The Star newspapers headline 30 December 2010
We have just won the AFF (Asean Football Federation ) Suzuki Cup, a biennial tournament that was first introduced in 1996!
It is the only football tournament of note Malaysia has ever won for long, long time since the 1980s!
The jubilation is understandable and the players and coach Rajagopal deserved the congratulations.
But we need to look at the whole thing in perspective and not be carried away.
We were once the giants in Asian football. Teams like South Korea and Japan used to fear playing us.
Now South Korea and Japan have gone very far even in world football. Remember South Korea even beat Italy when they hosted the World Cup and emerged fourth overall?
And at the recent World Cup in South Africa Japan did creditably.
Where was Malaysia all these years since the heydays of Santokh Singh, Soh Chin Ann, Mokhtar
Dahari and Co?
We have been languishing way at the bottom, when even Laos was a handfull for us to handle.
At one point of time recently, we were even ranked at 164 in the Fifa World Rankings!
Now, with this one win in the recently concluded AFF Suzuki Cup tournament, we are celebrating as if we are world champions or close to the same!
Newspapers continue to write glowingly, even up till today, of the current Malaysian team.
What I am afraid of is that all this praise and attention being heaped on the players will go to their heads!
And I don't think that I am being a spoilt- sport nor do I think that my fears are unjustified.
We only need to recall how in the past whenever we praised our sportsmen/women and rewarded them handsomely in money and kind, they failed to live up to their potential.
For example, recall the last time we won the Thomas Cup in the 1992 and what happened subsequently for many years?
The standard of our badminton players got from bad to worst until quite recent times!

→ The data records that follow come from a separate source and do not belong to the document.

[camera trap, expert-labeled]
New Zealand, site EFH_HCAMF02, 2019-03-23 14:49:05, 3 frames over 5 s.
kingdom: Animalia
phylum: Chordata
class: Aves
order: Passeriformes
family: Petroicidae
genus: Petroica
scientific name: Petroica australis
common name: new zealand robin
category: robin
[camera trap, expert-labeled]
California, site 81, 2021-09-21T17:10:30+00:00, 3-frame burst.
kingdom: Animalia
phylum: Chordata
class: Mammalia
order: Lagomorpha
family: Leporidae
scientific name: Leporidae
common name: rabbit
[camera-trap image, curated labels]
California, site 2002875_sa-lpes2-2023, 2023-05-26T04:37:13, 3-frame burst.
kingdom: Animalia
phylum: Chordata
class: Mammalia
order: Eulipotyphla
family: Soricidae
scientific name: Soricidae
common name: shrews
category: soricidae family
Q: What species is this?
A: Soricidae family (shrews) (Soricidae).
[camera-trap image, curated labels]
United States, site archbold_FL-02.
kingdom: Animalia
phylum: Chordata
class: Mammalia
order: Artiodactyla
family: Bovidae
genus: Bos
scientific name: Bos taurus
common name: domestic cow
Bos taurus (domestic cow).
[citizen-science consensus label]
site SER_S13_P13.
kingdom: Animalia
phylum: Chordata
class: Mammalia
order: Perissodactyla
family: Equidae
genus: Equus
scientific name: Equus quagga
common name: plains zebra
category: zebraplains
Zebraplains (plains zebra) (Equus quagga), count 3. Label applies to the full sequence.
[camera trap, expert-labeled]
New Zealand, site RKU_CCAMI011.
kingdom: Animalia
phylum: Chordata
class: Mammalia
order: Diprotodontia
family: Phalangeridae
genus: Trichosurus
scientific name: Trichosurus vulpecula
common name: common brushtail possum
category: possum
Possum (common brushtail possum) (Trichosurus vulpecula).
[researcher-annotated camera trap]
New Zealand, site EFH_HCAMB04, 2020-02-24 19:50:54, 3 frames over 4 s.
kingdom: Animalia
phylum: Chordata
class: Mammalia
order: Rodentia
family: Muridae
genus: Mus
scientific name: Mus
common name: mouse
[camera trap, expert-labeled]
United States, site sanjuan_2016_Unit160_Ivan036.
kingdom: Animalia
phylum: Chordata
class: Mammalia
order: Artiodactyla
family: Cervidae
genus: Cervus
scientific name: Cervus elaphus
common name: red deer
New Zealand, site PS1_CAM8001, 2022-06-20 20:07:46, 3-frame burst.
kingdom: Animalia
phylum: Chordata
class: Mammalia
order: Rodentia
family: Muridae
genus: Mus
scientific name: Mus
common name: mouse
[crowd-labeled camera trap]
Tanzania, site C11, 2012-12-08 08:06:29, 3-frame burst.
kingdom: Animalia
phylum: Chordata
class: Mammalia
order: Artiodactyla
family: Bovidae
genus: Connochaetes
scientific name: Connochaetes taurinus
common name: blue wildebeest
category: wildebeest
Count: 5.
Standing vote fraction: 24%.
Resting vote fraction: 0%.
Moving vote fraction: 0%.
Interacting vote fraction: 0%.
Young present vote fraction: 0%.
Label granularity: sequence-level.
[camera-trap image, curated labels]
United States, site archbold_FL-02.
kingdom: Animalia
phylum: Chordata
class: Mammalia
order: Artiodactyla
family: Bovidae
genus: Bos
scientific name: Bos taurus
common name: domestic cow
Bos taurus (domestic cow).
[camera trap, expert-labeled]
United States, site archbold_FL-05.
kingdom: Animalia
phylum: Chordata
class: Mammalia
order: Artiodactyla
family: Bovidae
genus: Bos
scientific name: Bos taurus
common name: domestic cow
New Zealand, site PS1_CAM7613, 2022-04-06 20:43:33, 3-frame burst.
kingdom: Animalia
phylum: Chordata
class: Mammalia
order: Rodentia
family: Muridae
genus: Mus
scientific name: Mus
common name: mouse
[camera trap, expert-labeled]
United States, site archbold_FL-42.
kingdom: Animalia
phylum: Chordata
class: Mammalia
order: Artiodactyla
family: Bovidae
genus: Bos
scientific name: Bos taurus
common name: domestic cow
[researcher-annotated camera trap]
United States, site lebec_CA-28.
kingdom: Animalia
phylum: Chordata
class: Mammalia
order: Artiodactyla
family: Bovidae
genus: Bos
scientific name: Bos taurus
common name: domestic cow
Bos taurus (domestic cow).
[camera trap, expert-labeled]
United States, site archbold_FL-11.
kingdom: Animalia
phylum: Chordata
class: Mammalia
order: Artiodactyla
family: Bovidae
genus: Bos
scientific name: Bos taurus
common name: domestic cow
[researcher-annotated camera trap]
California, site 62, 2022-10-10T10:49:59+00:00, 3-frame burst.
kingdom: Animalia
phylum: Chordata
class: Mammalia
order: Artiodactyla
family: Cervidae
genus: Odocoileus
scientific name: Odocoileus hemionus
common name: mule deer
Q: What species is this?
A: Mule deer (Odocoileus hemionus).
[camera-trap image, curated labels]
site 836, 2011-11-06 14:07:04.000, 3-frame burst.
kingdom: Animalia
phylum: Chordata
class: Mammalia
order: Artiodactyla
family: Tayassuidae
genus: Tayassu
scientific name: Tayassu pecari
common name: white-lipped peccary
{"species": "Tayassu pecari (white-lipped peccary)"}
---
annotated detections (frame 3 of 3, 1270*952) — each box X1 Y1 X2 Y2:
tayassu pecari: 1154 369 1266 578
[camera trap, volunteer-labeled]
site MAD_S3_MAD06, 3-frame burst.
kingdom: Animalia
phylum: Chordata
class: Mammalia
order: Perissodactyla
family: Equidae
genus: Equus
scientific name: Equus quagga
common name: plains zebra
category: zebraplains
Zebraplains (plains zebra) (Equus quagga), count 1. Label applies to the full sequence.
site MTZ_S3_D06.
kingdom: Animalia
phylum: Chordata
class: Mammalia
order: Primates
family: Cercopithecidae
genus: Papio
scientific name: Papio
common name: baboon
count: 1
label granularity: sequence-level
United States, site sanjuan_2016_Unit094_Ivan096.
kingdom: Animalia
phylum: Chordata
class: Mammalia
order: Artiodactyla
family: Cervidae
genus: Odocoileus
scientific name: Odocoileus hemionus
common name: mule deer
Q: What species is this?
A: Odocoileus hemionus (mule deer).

Recall the praise and rewards showered on Hafiz Hashim when he won the All England singles title for the first time after many, many years since the last time we had won through Tan Aik Huang.
Now, where is Hafiz Hashim? Since the All England title Hafiz has not lived up to his potential.
I fear the same thing will happen where Malaysian football is concerned.
To really succeed, a lot more work and some clear heads are required before Malaysian football can soar to the heights it once occupied.
And while we are at it, never be satisfied and become complacent. We need to aim for the sky and remain focussed.
Look at how focussed Nicol David is with her squash exploits. To remain world squash champion for the length of time she has, requires nothing short of total dedication, determination and self-belief, something that Malaysian sportsmen/women lack.